なでしこリーグ1部に1年で返り咲いた女子サッカー・伊賀FCくノ一。攻守それぞれのキーマンとして2部優勝を支えた、移籍加入選手のチャレンジを振り返る。〈第3回〉
切れのある即戦力アタッカー
2部のスフィーダ世田谷FCで2013年に得点王を獲得、7年間で通算67得点を記録した森仁美選手(27)にとって初めての移籍だった。相談に乗ったS世田谷でもチームメートの下條彩選手(26)は「大事な場面でゴールを決めてくれる」と、再び一緒にプレーすることを歓迎、加入を後押しした。【タッチライン際で球をコントロールする森選手=伊賀市で】
ポジションは「シャドー」と呼ぶ攻撃の2列目。即戦力のアタッカーを求めていたくノ一でリーグ全18試合に先発、ゴール前の密集地に切れ込むドリブルなどで好機を作った。今季6得点はチーム2位で、カップ戦と国体の決勝、2部リーグ優勝を決めた本拠地戦でもゴールを飾った。

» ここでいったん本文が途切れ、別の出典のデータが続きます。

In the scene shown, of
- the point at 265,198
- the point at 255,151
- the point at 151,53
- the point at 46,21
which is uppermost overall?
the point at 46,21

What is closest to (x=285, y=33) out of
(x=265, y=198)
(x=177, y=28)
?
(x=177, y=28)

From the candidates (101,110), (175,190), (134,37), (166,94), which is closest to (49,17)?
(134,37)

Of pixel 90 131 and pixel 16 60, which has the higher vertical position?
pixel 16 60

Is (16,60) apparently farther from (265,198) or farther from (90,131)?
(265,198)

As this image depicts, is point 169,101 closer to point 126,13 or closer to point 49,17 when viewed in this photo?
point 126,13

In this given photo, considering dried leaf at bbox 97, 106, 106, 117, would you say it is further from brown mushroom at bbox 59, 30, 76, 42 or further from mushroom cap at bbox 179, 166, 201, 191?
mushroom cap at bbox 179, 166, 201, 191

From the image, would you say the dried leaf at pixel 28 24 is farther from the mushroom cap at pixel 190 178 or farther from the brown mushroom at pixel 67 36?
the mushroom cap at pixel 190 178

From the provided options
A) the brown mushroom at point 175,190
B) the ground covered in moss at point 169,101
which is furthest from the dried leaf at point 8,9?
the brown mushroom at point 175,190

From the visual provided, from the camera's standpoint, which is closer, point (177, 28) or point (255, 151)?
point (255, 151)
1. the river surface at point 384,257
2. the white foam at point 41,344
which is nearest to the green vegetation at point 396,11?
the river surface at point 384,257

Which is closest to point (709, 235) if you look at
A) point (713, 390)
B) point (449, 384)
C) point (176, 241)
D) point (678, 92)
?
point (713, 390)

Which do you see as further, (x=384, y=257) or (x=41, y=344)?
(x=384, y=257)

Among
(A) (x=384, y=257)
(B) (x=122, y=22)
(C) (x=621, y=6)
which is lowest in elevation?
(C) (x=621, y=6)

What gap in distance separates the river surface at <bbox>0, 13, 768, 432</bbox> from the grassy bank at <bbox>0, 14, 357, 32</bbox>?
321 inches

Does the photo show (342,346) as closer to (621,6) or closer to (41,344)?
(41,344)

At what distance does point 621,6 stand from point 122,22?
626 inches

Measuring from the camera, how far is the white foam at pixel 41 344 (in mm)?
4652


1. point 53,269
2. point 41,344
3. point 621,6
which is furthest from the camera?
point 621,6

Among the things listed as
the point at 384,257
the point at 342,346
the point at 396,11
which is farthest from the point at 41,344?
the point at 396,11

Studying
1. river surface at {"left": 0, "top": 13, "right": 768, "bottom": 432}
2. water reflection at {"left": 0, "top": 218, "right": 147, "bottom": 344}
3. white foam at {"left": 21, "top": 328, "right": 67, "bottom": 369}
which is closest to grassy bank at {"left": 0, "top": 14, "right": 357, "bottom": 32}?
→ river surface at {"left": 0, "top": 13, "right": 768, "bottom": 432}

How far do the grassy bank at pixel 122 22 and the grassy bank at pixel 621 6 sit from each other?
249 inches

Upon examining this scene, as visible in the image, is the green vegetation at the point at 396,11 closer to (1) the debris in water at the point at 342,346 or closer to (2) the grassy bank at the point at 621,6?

「すぐ溶け込めたし、縦に速いサッカースタイルが自分に合っていた」。優勝経験はこれまで1度もなかったが、伊賀1年目で3つのタイトルを勝ち取った。来季戦う1部の舞台は初めてで、どこまで通用するのか今から楽しみにしている。
愛着ある古巣 プレーに変化
「最初の入団は20歳のとき。当時は先輩に頼っていたが、今は年齢や立場が違う」。乃一綾選手(28)は3年ぶりに伊賀へ戻り、守備的中盤の「アンカー」としてリーグ全試合にフル出場した。敵陣深い位置で球を奪おうと前に出る味方フォワードと、ディフェンスラインの間にできるエリアを突かれないよう体を張ってチーム全体のリスク管理に徹した。【ヘディングで相手FWと競り合う乃一選手(右)】
くノ一を離れ、新天地に選んだ岡山湯郷ベルでは1年目の2016年に2部降格を味わった。6年在籍した愛着ある古巣も昨年、最下位になって1部から転落。仲が良かった主将の杉田亜未選手(26)らの苦しく悔しい胸の内を知り、再び声を掛けてくれたくノ一での心機一転を決めた。

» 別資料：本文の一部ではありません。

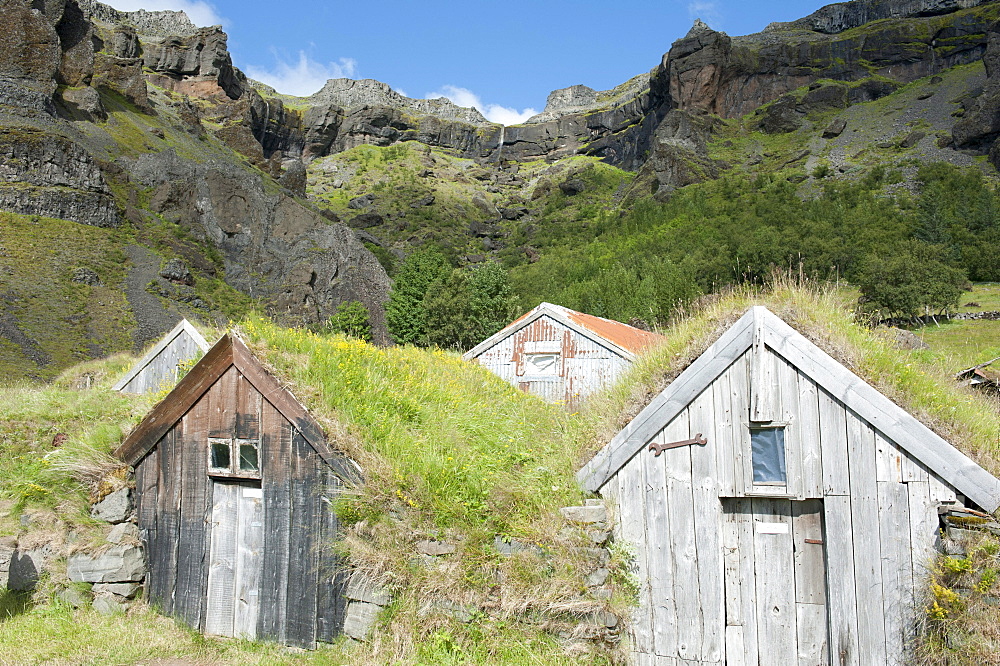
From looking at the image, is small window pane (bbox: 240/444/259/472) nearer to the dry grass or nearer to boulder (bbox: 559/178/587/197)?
the dry grass

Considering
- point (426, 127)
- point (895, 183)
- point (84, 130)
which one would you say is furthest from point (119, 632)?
point (426, 127)

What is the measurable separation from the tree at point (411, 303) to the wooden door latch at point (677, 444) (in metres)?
40.2

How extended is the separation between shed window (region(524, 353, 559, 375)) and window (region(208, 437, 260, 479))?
13822 millimetres

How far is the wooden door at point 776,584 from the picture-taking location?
19.5ft

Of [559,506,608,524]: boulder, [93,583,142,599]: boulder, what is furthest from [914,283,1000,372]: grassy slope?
[93,583,142,599]: boulder

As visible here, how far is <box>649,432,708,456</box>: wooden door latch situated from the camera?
20.4ft

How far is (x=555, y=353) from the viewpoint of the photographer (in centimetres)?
2025

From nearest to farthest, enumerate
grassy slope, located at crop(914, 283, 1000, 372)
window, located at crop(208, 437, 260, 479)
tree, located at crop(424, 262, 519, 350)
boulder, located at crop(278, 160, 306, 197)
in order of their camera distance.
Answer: window, located at crop(208, 437, 260, 479) → grassy slope, located at crop(914, 283, 1000, 372) → tree, located at crop(424, 262, 519, 350) → boulder, located at crop(278, 160, 306, 197)

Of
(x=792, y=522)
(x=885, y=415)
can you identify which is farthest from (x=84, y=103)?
(x=885, y=415)

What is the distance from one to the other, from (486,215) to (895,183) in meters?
77.0

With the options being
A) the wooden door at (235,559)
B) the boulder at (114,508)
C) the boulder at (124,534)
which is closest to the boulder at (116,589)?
the boulder at (124,534)

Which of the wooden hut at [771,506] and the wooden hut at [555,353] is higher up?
the wooden hut at [555,353]

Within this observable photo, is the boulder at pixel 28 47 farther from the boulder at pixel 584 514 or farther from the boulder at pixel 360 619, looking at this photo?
the boulder at pixel 584 514

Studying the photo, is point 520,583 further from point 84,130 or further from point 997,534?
point 84,130
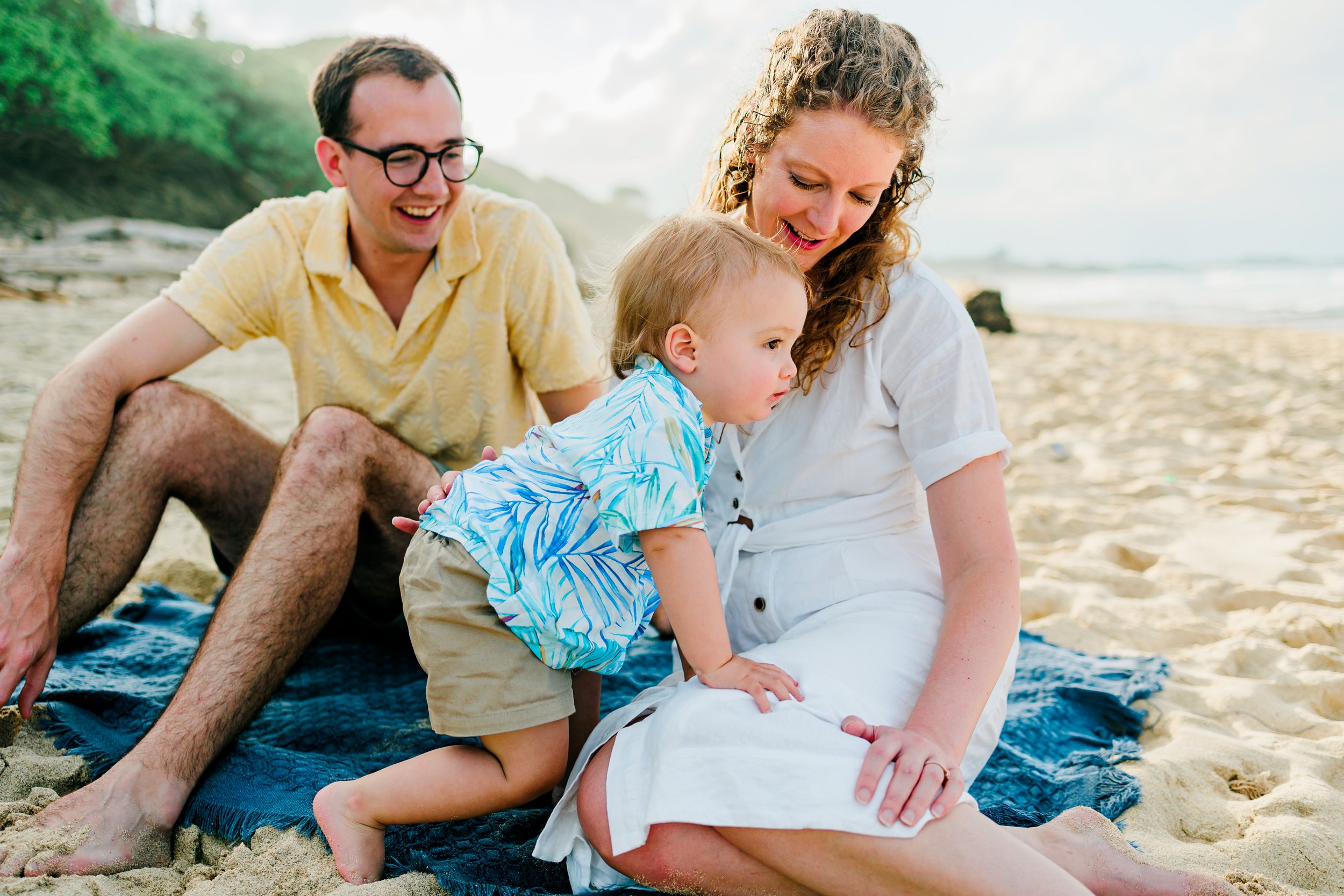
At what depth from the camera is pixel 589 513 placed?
1611mm

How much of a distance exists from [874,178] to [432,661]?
1261 mm

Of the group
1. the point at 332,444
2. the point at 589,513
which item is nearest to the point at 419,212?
the point at 332,444

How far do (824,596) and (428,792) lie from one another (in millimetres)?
840

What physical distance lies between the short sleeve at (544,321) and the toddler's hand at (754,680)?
120 centimetres

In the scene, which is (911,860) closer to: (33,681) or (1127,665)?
(1127,665)

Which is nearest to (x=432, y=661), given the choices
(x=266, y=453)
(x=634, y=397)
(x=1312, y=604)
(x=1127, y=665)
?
(x=634, y=397)

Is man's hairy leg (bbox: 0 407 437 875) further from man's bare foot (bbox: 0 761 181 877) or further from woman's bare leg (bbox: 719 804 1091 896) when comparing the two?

元は攻撃的ポジションだが、この1年は黒子役として周りを生かした。プレーの変化は杉田主将にも伝わっていた。「今年は勝つための確実なプレーや若手とのコミュニケーションに積極的だった」。乃一選手は「戻ってきてチームワークの重要性を改めて感じた。1部で戦うためもっとレベルを上げないと」と来季を見据える。